The Transforming Brain in Yoga Practice

The central mystery of human life is consciousness: the relationship between mind and body, the origin and process of subjective experience. These questions remain confounding, but this is not to say we have not come a long way. While we are by all accounts humbled in the face of both the brain’s extraordinary complexity and the completely unique nature of consciousness, the last 25 years have been a period of exponential growth in our ability to look at these questions scientifically.

Of course, yogis have been inquiring into consciousness for a very long time, but this is purely from the other side of the conversation. Spiritual practice is an entirely subjective affair, whilst science seeks objective evidence.

In a way, consciousness is at the junction of subjectivity and objectivity. It has simultaneously a neurobiological substrate with neuronal and biochemical correlates we are slowly but steadily identifying and brain regions that are being mapped, and a mysteriously private 1st person expression. How exactly the two relate remains inscrutable, but the fact that they are inextricably related is undeniable. With lots of research being done on how practices that train us in mindfulness affect the brain, this dance between subjectivity and objectivity, spirituality and science is more fascinating and exciting than ever before. Far from negating the mysteries of consciousness, this feels like a celebratory exploration.

Up until about 20 years ago it was thought that the brain was “hard-wired” by the age of five or six. But there has been a revolution in neuroscience, based in the discovery of how experience changes the brain’s function and even structure over time. This is called neuroplasticity. Any meaningful conversation about how yoga practice can effect transformation now has a reference point in brain research.

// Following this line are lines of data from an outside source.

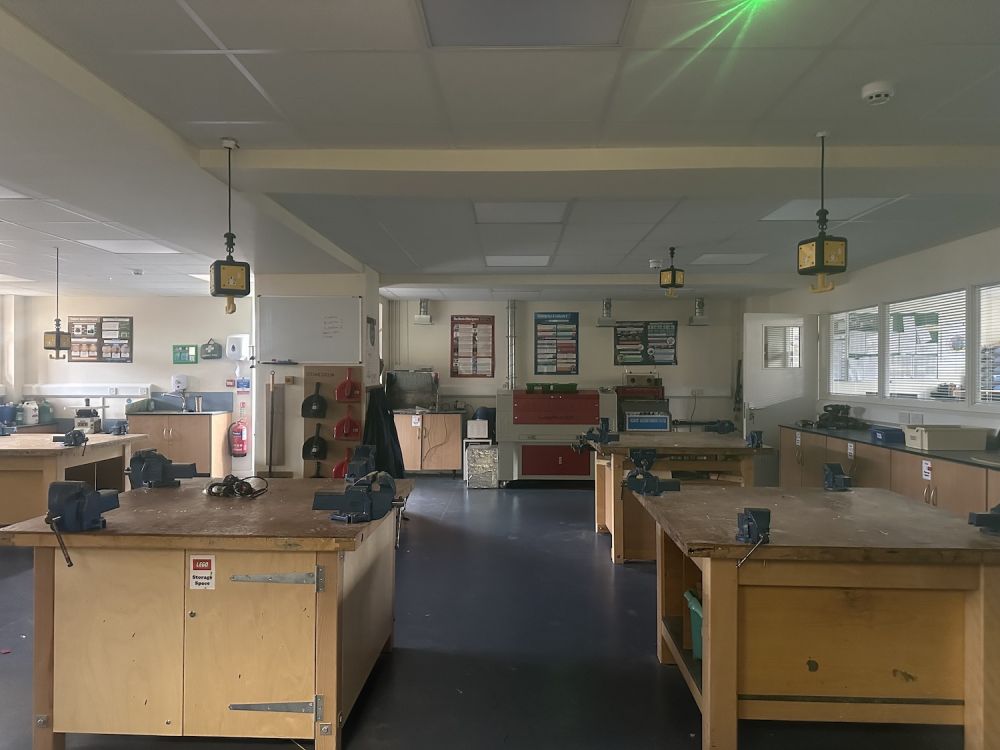 Prep school set in rural village (Hampshire)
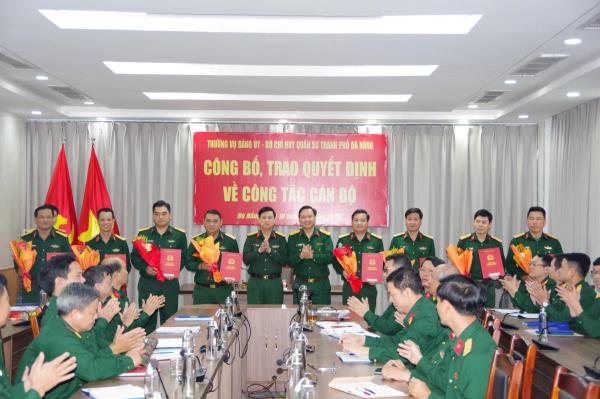 Trao quyết định điều động, bổ nhiệm giữ các chức vụ cho 14 cán bộ quân đội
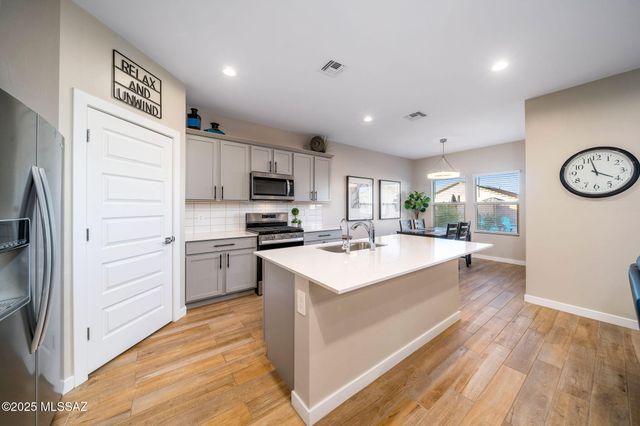 12725 E Russo Drive, Vail, AZ 85641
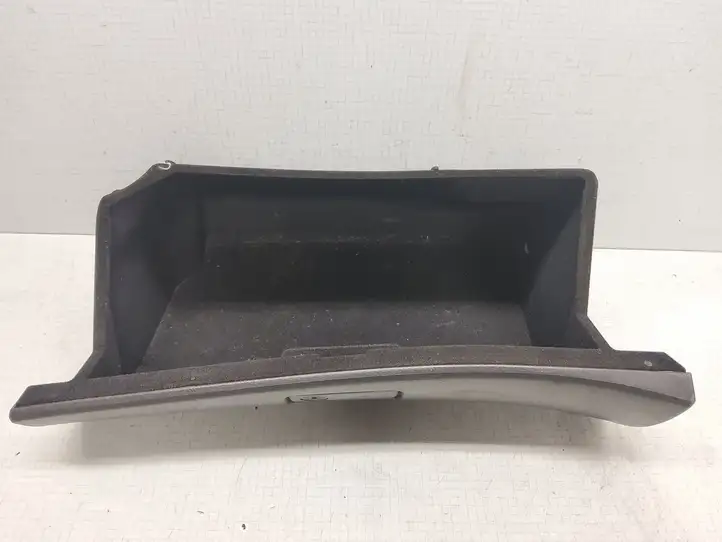 Toyota Avensis T250 (2003 - 2006) 5555005070 Крышка бардачка — фото 3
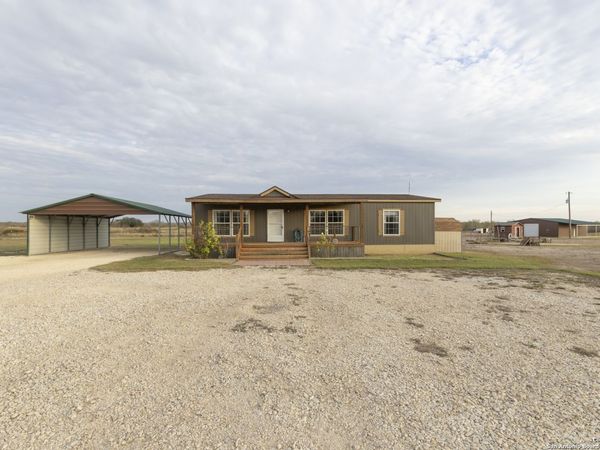 300 Private Road 2743, Moore, TX 78057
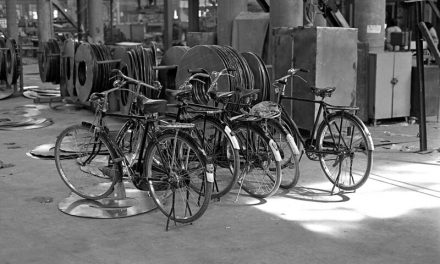 Photo: Wuhan, Chine – Avril 1982, by Jean-Benoît Zimmermann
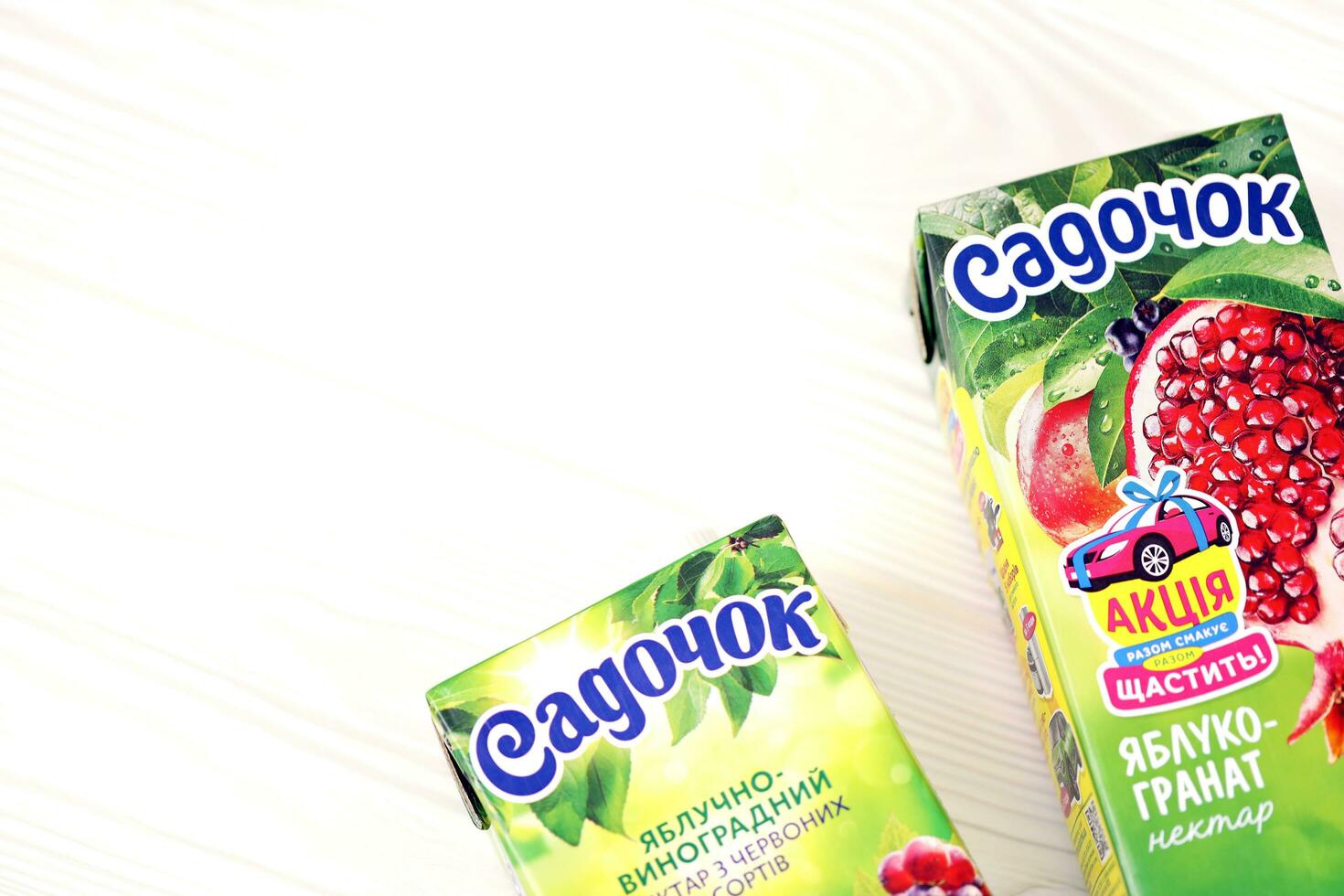 Charkow, Ukraine - - Juli 2, 2021 Sadochok Apfel und Traube Nektar von rot Sorten und Apfel mit Granatapfel Saft Tetrapacks foto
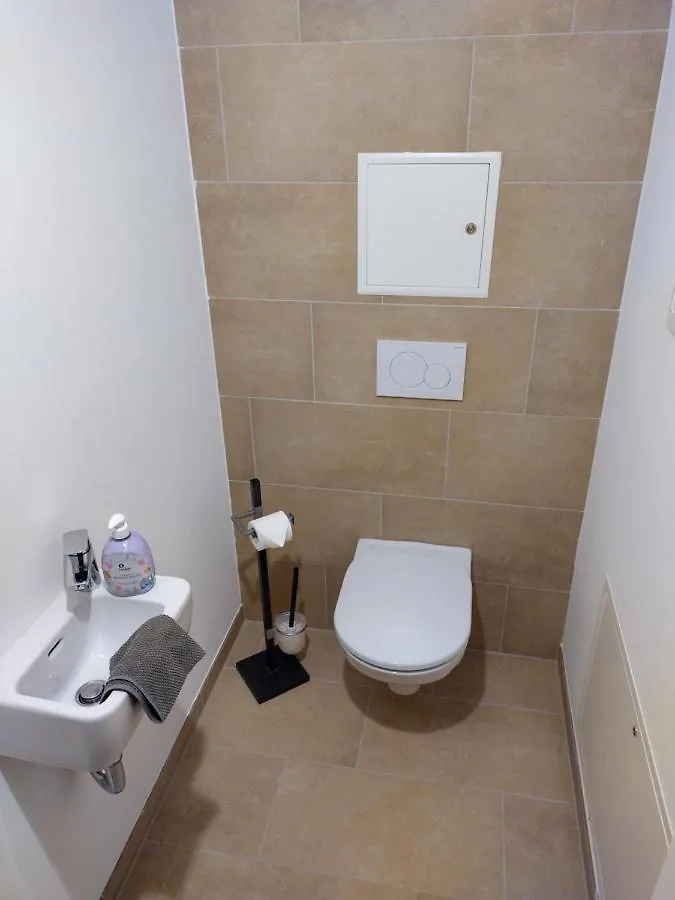 Schurli Apartment Vienna 0*,  Austria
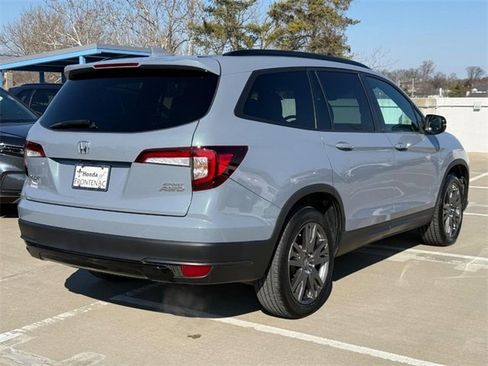 Used 2022 Honda Pilot Sport image 3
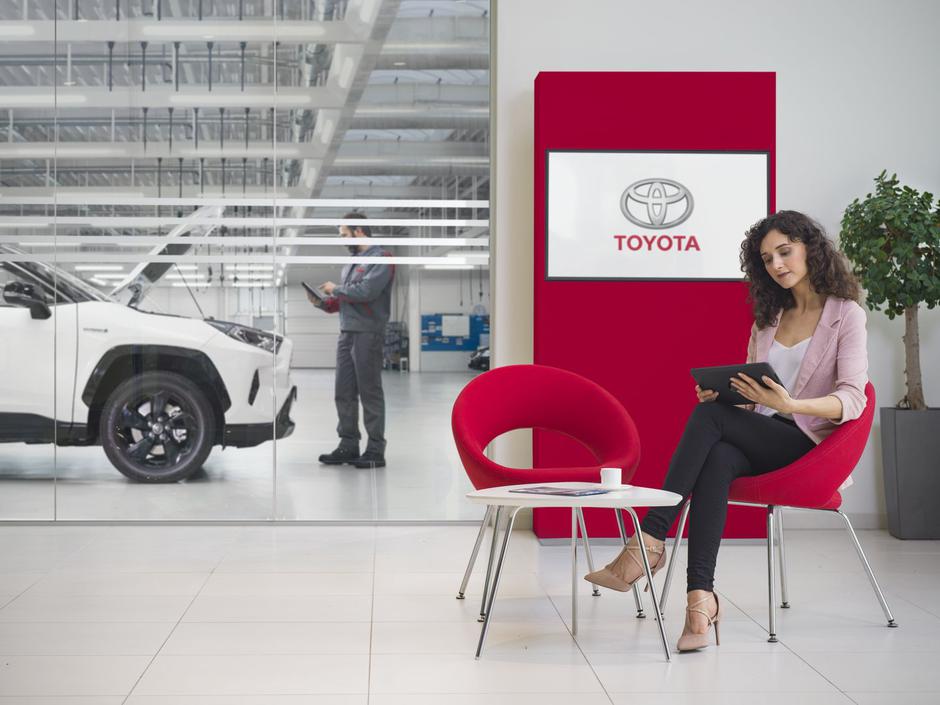 Toyota omogoča 10 let jamstva tudi na pnevmatike | Avtor: Toyota
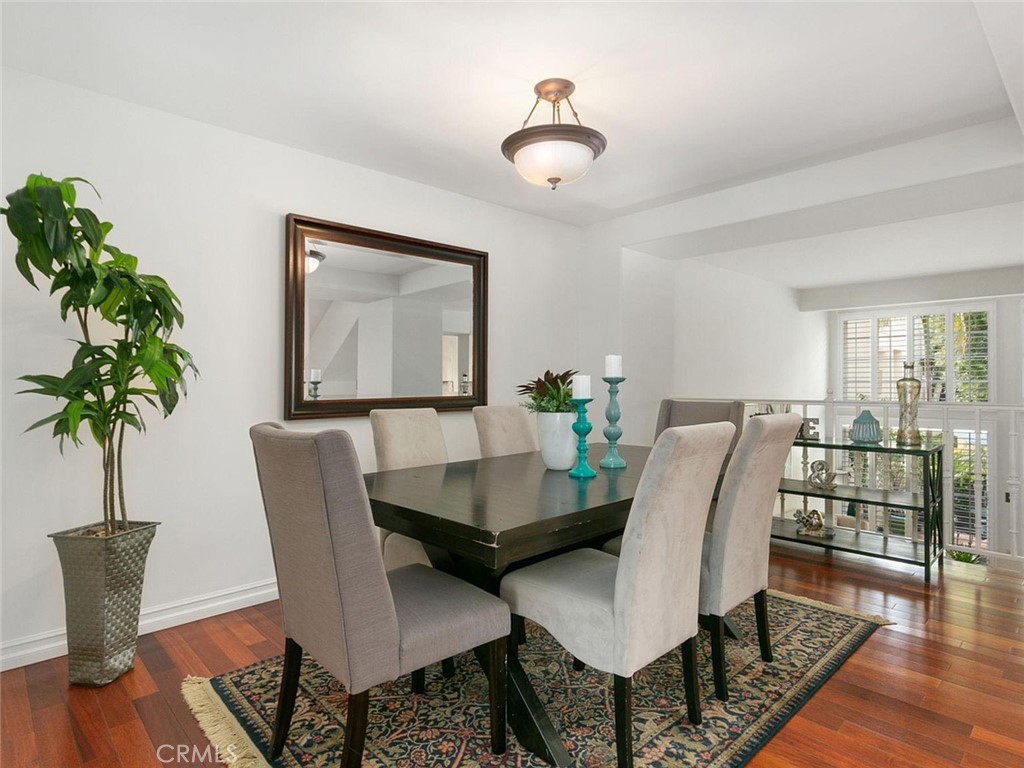 6051 Shadowbrook Circle Property Photo 9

I offer you my Three Principles of Transformational Neuroplasticity, as gleaned from the current neuroscience literature.

Consistency

It is the repeated, consistent patterns created by new experience that change the brain, and therefore who we are, how we feel, how we deal with our emotions, how aware we are of our bodies and how integrated we are on all levels. The emphasis on consistency in all practice-based traditions is connected to the observation that staying on the path produces results over time. Proponents of spirituality have always understood this intuitively, but now we are closer to understanding why it works! Consistent practice is essential—it is where the rubber meets the road.

From Rumi:

Commit yourself to a daily practice,

Your loyalty to that is like a ring on the door.

Keep knocking and eventually the joy that lives inside

Will look out to see who’s there…

Linkage: “What Fires Together, Wires Together”

This is a catchphrase from the research referring to the phenomenon of linkage between neural pathways. We can create powerful chains of association that form strong and complex neural networks with multiple links when we practice. Linking the experience of removing shoes, rolling out and sitting down on our mats with activating breath awareness, becoming oriented to the shared sacred space, and starting to pay closer attention to our bodies constructs a set of positive, safe, disciplined and communcal associuations.  Each time we begin our yoga practice we are stimulating this neural network until it is second nature.

Linking the experience of being “resourced” (in touch with resilience, compassion, mindful relationship to our stream of inner excperience) to the experience of consciously and compassionately staying present with what scares us starts to change how we deal with stress and trauma in ourselves and in others.

Linking what I think of as the “practice trinity” of breath, presence and compassion to one another similarly develops a new, interwoven brain skill.

In the way I teach, adding the evocative elements like music or poetic images can enrich this still further.

Your Just Desserts: Utilizing the Reward System

Mindfulness activates neuroplasticity, but when the reward system is firing, those new pathways grow even stronger. The reward system releases feel good chemicals like dopamine and endorphins. In the biochemical matrix created by the reward system, the possibilities of neuroplastic transformation are amplified.

Deep breathing, music, poetry, communal experience and physical activity all stimulate the reward system —that’s why they make us feel good.

So experiencing the process of inner work, resourcing, healing and even the discharge of emotional energy in contexts that also make us feel good, means that the transformational pathways will be formed that much more strongly.

Enjoy being in your body when you are practicing, let the good feelings in, maintain a sense of connection to the community around you, radiate and receive compassion, permission, and gratitude and use all of this as fuel for the journey of shifting old patterns, healing wounds and learning new habits.

From The Radiance Sutras:

Rocking, swaying, undulating

Carried by the rhythm,

Ride the waves of ecstatic motion

Into a sublime fusion of passion and peace.

Think of the above three principles of transformational neuroplasticity as a doorway into the “sacred biochemistry” of yoga practice. They represent both a poetic and science-informed way of seeking to frame the experiential processes of self-transformation through yoga practice.